Matematik kurtarmasaydı kürek mahkûmiyetinden sağ çıkamazdım. Ellerimin bir hüneri yoktu, kanaatlerime zıt bir oyuna kalkışmaya mizacım müsait değildi. Moskova yakınlarında, Moskova'da içerde çalıştım. Bir gün hapishane görevlilerinden biri formüller dağıttı. Matematik ve fizik tahsil ettiğimi
yazdım. Neticede beni Hapisaneler İlmî Araştırma Merkezine aldılar, ilmî seviyesi o derece üstün bir merkez ki her hür insan bile orada mesai yapmakla övünebilir. Böylece sekiz yılın dördünü mahkûm matematikçi olarak müsait şartlar altında geçirdim. Tabiî pencerelerde demir parmaklıklar vardı, hareket serbestimiz hapishane bahçesinde birkaç dakika gezintiden ibaretti, fakat yeme imtiyazımız ve bir meşgalem vardı. Cezamın son üç yılını Güney Kazakistan'da büyük bir maden bölgesinde çektim. İvan Denisoviç'in Bir Günü de orada doğdu. Burası özel bir hapishaneydi. Bütün mahkûmlar başlarında, göğüslerinde, dizlerinde, sırtlarında bir numara taşırlardı. Benimkisi SC 232 idi. Hükümlü kampında iki sene duvarcılık, betonculuk mesleğini öğrendim. 1953 şubatında, cezamın bitiminden bir ay sonra serbest bırakıldım. Henüz sürgün olmakla birlikte 5 martta ilk defa hür olarak sokağa çıktım. Sabah erken ihtiyar bir kadın tarafından uyandırılmış, hoparlörün yaydığı haberi dinlemek için sokağa inmeye davet edilmiştim. Meğer Stalin ölmüş. Birkaç gün sonra mahallî polis bürosuna çağrıldım. Daimî sürgünü kabul ettiğime dair («daimî» yazılıydı «ebedî» değil) bir evrak imzalatmak istediler. Reddettim.

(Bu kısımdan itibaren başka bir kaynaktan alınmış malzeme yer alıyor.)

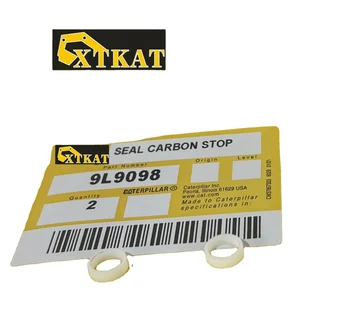 標本用品 KT s-l1200.jpg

1956 da Steplerin kıyısında Balkaş'ın güney-batısında Tatar köyü Kok-Tören'de sürgün bulunuyordum. Zaten hür vatandaş olarak iş bulmakta büyük güçlük çekecektim. Köyün matematikçisi yoktu, matematik öğretmenliği yapabiliyordum. «Matriona Evi» orada tasarlandı.»
Hayatının bir kısmını böyle anlatıyor Soljenitsin. Eserlerinin kaderi de kendi kaderi kadar tuhaf, belki daha ziyade.
Eserlerinin bazıları Rusya'da yayınlandı, sonradan toplatıldı, önce yazarlar birliğine alındı, sonra da büyük gürültülerle çıkartıldı. Kitapları genellikle Rusya'da yayınlanmadan başka ülkelerde yayınlandı. Geçtiğimiz günlerde yurt dışı edilmesine sebep olarak Fransa'da yayınlanan «Gulak Takımadaları» adlı romanı gösterilmektedir.